When Trajan reigned, he took great pleasure in gardens. Having constructed one of uncommon beauty, and planted in it trees of every kind, he appointed a gardener with injunctions to defend it vigilantly. But by and by a wild boar broke into the garden, overturned the young trees, and rooted up the flowers. The keeper, whose name was Jonathan, perceiving this, cut off the boar's left ear, and the animal with a loud noise departed. But another day, the same boar re-entered the garden and committed great depredations; upon which Jonathan dismembered his right ear. But notwithstanding this, he entered a third time; and the gardener, provoked at the creature's obstinacy, cut off his tail,—with which ignominious loss he departed, as formerly, making a tremendous uproar. However, he appeared on a fourth occasion, and committed the like injuries; when Jonathan, more and more incensed, caught up a lance and transfixed him upon the spot. He was then sent to the royal kitchen, and prepared for the king's table. Now Trajan, it seems, was especially partial to the heart of any animal; and the cook, observing that the boar's heart was particularly fat and delicate, reserved it for his own tooth. When, therefore, the emperor's dinner was served up, the heart was enquired after; and the servants returned to the cook. "Tell my lord," said the fellow, "that it had no heart; and if he disbelieve it, say that I will adduce convincing reasons for the defect." The servants delivered the cook's message, and the astonished emperor exclaimed, "What do I hear? There is no animal without a heart! But since he offers to prove his assertion we will hear him." The cook was sent for, and spoke thus, "My lord, listen to me. All thought proceeds from the heart. It follows, therefore, that if there be no thought, there is no heart. That boar, in the first instance, entered the garden and committed much injury. The gardener seeing it, cut off his left ear. Now if he had possessed a heart, he would have recollected the loss of so important a member. But he did not, for he entered a second time. Therefore, he had no heart. Moreover, on the abscission of his right ear and of his tail, had he possessed the defective part, he would have thought; but he did not think, for he entered a fourth time and was killed. For these several reasons I am confident that he had no heart." The emperor, satisfied with what he heard, applauded the man's judgment. And thus he escaped.

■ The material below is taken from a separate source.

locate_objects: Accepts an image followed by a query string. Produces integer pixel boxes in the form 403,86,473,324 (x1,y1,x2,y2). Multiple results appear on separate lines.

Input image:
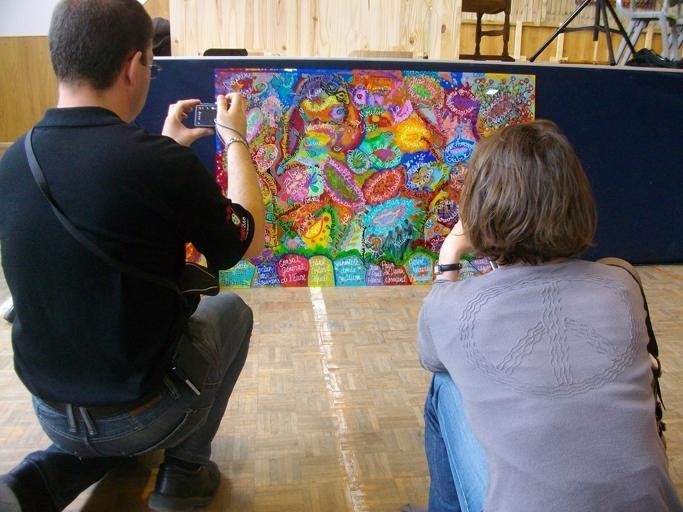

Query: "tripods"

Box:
528,0,640,66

My beloved, the emperor is Christ, who delights in fair gardens; that is, in religious men, in whom our Lord planted many virtues. The gardener is a prelate: the boar is any worldly-minded man, who sins, and is punished for his transgressions. The abscission of the left ear represents the decease of a beloved relation; the right, of a son or daughter; and the tail, of a wife. At last Death, that is Jonathan, transfixes the sinner himself. The heart here emblems the soul, which never would have transgressed had it retained its reason.